*** TEKS SUMBER ***

Beberapa Orang Sufi Menyaksikan Neraka saat Kerasukan
Jum'at, 10 Februari 2023 - 09:12 WIB
Imam al-Ghazali menyebutkan beberapa orang sufi telah dapat menampak dunia dan neraka yang tak kasat mata, diungkapkan kepada mereka pada saat-saat mereka berada dalam keadaan kerasukan (trance) seperti mati.
Pada saat pulihnya kesadaran, muka-muka mereka menggambarkan sifat ungkapan-ungkapan yang telah mereka terima dengan tanda-tanda kegembiraan yang luar biasa ataupun kepanikan. "Tapi tidak perlu lagi visi untuk membuktikan kepada manusia-manusia yang berpikir apa-apa yang akan terjadi," ujar al-Ghazali dalam bukunya berjudul "The Alchemy of Happiness" dan diterjemahkan Haidar Bagir menjadi " Kimia Kebahagiaan ".
Menurutnya, yaitu ketika kematian telah mencabut indera-inderanya dan meninggalkannya tanpa sesuatu apa pun kecuali kepribadian telanjangnya, jika ketika di atas bumi ia terlalu asyik menyibukkan dirinya dengan benda-benda cerapan indera - seperti isteri, anak, kekayaan, tanah, budak laki-laki dan perempuan dan sebagainya - ia akan menderita ketika kehilangan benda-benda ini.
Sebaliknya, jika ia telah membalikkan punggung sejauh-jauhnya dari semua benda-benda duniawi dan meneguhkan kasih sayangnya yang amat besar terhadap Allah, ia akan menyambut kematian sebagai suatu sarana untuk melarikan diri dari kerepotan-kerepotan duniawi dan bergabung dengan Ia yang dicintainya.
Dalam kasus ini, sabda Rasul akan akan terbukti: "Kematian adalah jembatan yang menyatukan sahabat dengan sahabat"; "dunia ini surga bagi orang kafir, dan penjara bagi orang-orang mukmin."

*** DAFTAR DATA ***

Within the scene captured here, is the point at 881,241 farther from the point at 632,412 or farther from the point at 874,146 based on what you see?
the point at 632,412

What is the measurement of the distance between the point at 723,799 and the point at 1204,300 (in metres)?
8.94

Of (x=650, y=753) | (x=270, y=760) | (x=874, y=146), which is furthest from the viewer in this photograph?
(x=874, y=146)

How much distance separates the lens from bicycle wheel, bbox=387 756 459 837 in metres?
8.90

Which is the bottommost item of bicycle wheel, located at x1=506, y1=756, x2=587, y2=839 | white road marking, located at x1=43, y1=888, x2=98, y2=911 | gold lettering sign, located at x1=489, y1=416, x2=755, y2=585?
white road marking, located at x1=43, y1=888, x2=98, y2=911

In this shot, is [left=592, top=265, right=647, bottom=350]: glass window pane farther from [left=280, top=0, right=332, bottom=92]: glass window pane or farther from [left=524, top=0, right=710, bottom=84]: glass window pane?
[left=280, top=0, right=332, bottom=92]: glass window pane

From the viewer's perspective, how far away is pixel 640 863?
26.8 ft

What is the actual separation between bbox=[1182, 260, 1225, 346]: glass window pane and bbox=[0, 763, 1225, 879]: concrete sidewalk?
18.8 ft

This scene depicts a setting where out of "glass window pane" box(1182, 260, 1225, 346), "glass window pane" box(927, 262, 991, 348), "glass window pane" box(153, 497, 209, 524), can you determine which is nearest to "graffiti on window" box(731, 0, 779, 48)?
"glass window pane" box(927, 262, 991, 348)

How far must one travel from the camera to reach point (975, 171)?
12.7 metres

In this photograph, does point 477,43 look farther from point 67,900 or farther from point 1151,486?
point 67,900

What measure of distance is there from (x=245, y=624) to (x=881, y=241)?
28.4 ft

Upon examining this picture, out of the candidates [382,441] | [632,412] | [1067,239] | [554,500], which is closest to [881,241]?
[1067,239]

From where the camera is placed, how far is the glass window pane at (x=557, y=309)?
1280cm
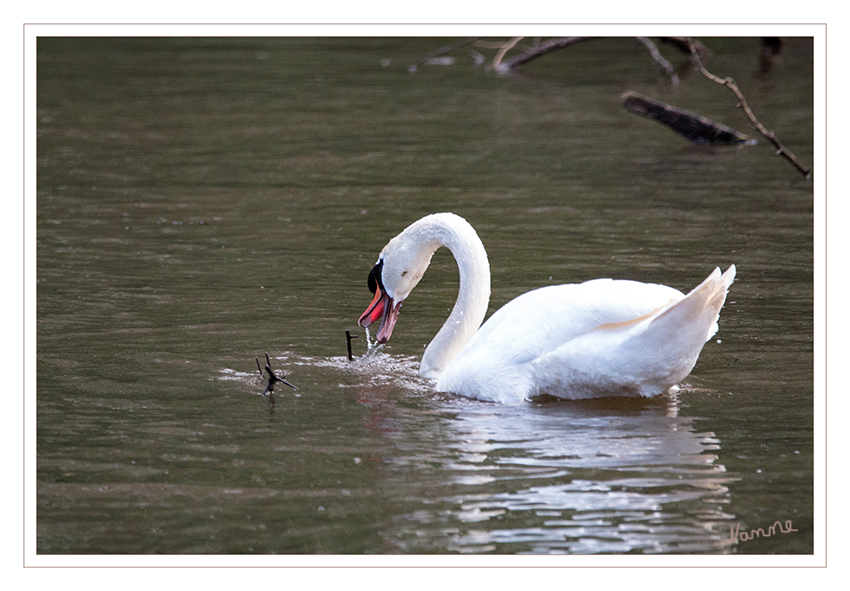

***

» **TUGAS 1**:
Masukkan baris-baris catatan di antara baris yang memuat "From where the" dan akhir catatan, keduanya termasuk, ke dalam tabel Markdown berkolom Nomor dan Baris Catatan, tanpa baris kosong. Gambar tidak perlu disertakan dalam jawaban.
» **TUGAS 2**:
Berikan lanjutan teks tentang pandangan al-Ghazali mengenai kematian, dimulai sesudah kalimat terakhirnya.

» **HASIL LATIHAN 1**:
| Nomor | Baris Catatan |
|---|---|
| 1 | From where the camera is placed, how far is the glass window pane at (x=557, y=309)? |
| 2 | 1280cm |

» **HASIL LATIHAN 2**:
Roh Orang Kafir
Di pihak lain, kata al-Ghazali, semua derita yang ditanggung oleh jiwa setelah mati bersumber pada cinta yang berlebih-lebihan terhadap dunia. Rasulullah bersabda bahwa semua orang kafir setelah mati akan disiksa oleh 99 ular, masing-masing memiliki 9 kepala.
Beberapa orang yang berpikiran sederhana telah memeriksa kuburan orang-orang kafir ini dan bertanya-tanya mengapa mereka tak bisa melihat ular-ular ini.
Mereka tidak paham bahwa ular-ular ini bersemayam di dalam roh orang-orang kafir itu dan bahwa kesemuanya itu sudah ada di dalam diri orang-orang kafir tersebut, bahkan sebelum ia mati.
Menurut al-Ghazali, karena semuanya itu sesungguhnya adalah simbol-simbol sifat jahatnya, seperti cemburu, kebencian, kemunafikan, kesombongan, kelicikan dan lain sebagainya.
Sifat-sifat itu semuanya bersumber, secara langsung maupun tidak, pada kecintaan terhadap dunia ini. Itulah neraka yang disediakan bagi orang-orang yang di dlam al-Qur'an dikatakan "meneguhkan hati mereka pada dunia ini lebih daripada akhirat".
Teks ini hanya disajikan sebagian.